FTC reaches historic settlement in children’s privacy case

By Jody Coultas, J.D.

Lip syncing app Musical.ly to pay the largest civil penalty in a children’s privacy case.

The FTC has reached a $5.7 million settlement agreement with video social networking app Musical.ly, now known as TikTok, resolving allegations that the company illegally collected personal information from children in violation of the Children’s Online Privacy Protection Act (COPPA). Today’s settlement is the largest ever obtained by the FTC in a children’s privacy case, the FTC announced (U.S. v. Musical.ly, FTC File No. 172 3004, Civil Action No. 2:19-cv-1439).

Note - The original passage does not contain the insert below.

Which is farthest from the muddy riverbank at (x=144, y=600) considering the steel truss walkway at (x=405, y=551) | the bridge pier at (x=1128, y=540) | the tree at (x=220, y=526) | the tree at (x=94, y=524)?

The Musical.ly app allowed users to create short videos lip-syncing to music and share those videos with other users, as well as interact with other users by commenting on their videos and sending direct messages. Users were required to register for the app and provide an email address, phone number, username, first and last name, a short biography, and a profile picture. Accounts were set to public by default allowing other users to see the personal information of that user. Under the private setting, users’ profile pictures and bios remained public, and users could still send a private account a direct message. More than 200 million users have downloaded the Musical.ly app worldwide, while 65 million accounts have been registered in the United States since 2014.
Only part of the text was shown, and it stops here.